Durante la guerra estableció una sólida amistad con Arthur Koestler, un excomunista que había escapado por poco de ser fusilado por los “nacionales” durante la guerra civil española, y que narró sus experiencias en la crónica “Testamento español”.
Koestler también publicaría una magníficas “Memorias”, dignas del mayor elogio por su calidad (Arrow in the Blue/The Invisible Writing, 1952-1969).
“La amistad de Orwell con Koestler era una unión de contrarios firmemente cimentada en el antiestalinismo de izquierdas y basada en sus experiencias casi fatales en España”, resumió Jeffrey Meyers, biógrafo de Orwell. “Koestler era centroeuropeo, judío, excomunista, cosmopolita, hedonista, carente de escrúpulos con las mujeres, trabajador endiablado, gran bebedor y viajero incansable”.
En agosto de 1941 por fin Orwell obtuvo una buena paga como productor de la cadena de radio oficial BBC. Pero renunció en setiembre de 1943, pues sentía que estaba “desperdiciando su tiempo y el dinero público para hacer un trabajo que no da resultados”, según señaló en su carta de despedida.
Luego Orwell pasó a trabajar como editor literario del semanario socialista Tribune; al que también renunció a principios de 1945 para hacer de corresponsal de guerra en Europa para el Observer y el Manchester Evening News. En esas tareas conoció al francés André Malraux, quien había escrito “La esperanza”, una formidable novela sobre la guerra civil española, y al escritor estadounidense Ernest Hemingway, ya famoso y consolidado.
A fines de marzo de 1945 murió su esposa, Eileen O’Shaughnessy, antes de una cirugía. Desesperadamente solo y torpe, Orwell propuso matrimonio a mujeres jóvenes y atractivas, y fracasó.
En agosto de 1945 publicó “Rebelión en la granja” (Animal Farm), que obtuvo un gran éxito, pese a ir contras las tendencias políticas en boga entonces y la popularidad de los soviéticos tras la derrota alemana.
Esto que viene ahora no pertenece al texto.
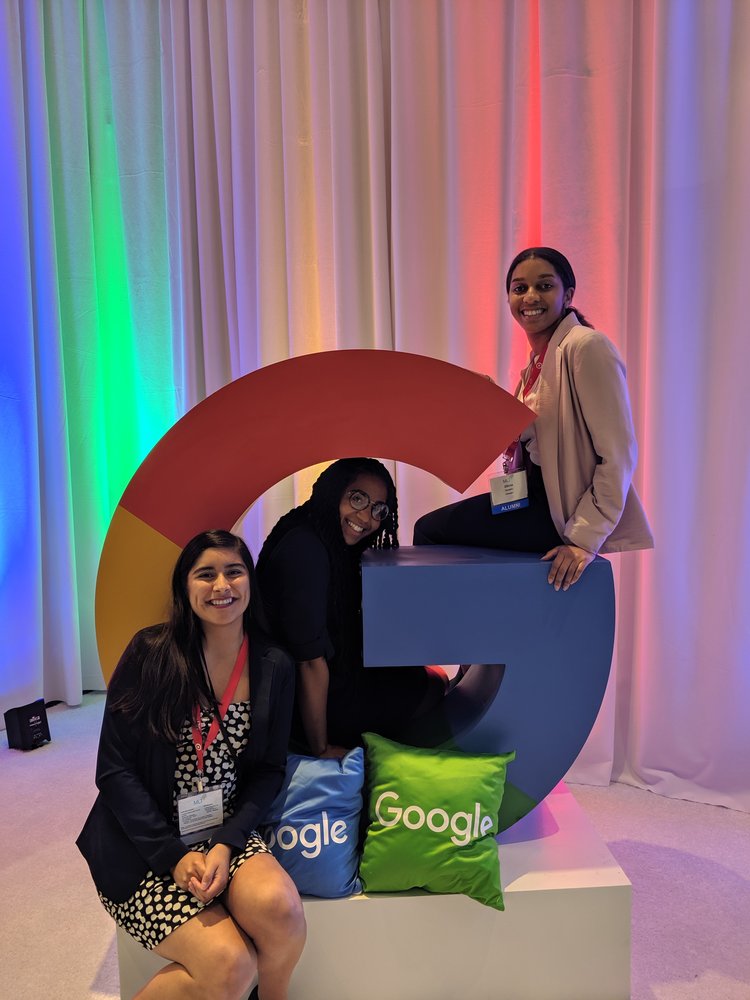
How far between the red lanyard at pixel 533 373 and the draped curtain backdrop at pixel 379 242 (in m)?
0.47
Esa novela es una poderosa alegoría de la corrupción y la tiranía de la Unión Soviética, aunque, por extensión, también de otros regímenes. “Todos los animales son iguales, aunque algunos son más iguales que otros”, es una de las conclusiones, una crítica al abuso de poder de los gobernantes y a la condición humana en general. En la obra, el autor se refiere claramente a la colectivización forzosa en la URSS, las purgas de los años ’30 y la diplomacia cínica de Stalin.
Al fin, la revolución siempre entrañaba un nuevo abuso de poder y un nuevo tirano.
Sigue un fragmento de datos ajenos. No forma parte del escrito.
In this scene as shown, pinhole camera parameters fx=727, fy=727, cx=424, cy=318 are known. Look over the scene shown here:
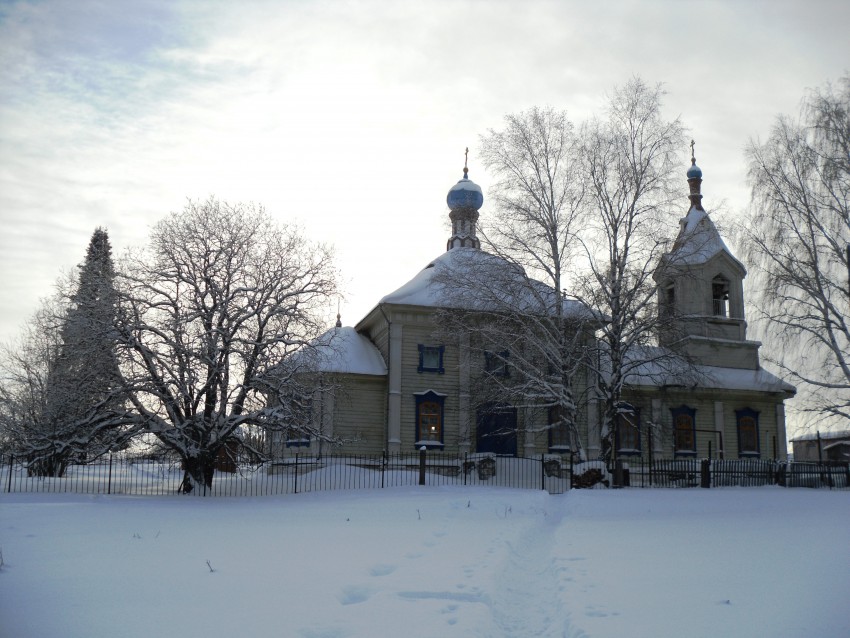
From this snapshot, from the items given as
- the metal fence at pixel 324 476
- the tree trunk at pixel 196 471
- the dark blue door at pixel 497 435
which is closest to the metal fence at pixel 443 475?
the metal fence at pixel 324 476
“Nada ha contribuido tanto a corromper la idea original del socialismo como la creencia de que Rusia es un país socialista y que cada acción de sus dirigentes debe disculparse, cuando no imitarse”, sostuvo Orwell en 1947.
Para entonces, por escapar de su éxito en Londres, se había refugiado en la isla de Jura, entre Escocia e Irlanda, un lugar desolado y rústico, en una casa áspera, sin electricidad ni teléfono ni abastecimientos adecuados. Todo allí parecía roto y abandonado.
La granja de Barnhill era un sitio insano para alguien que estaba muriendo de tuberculosis. Pero, pese a todo, en medio de la nada, con vista a un fiordo helado, Orwell trabajaba neuróticamente. El resultado fue “1984”.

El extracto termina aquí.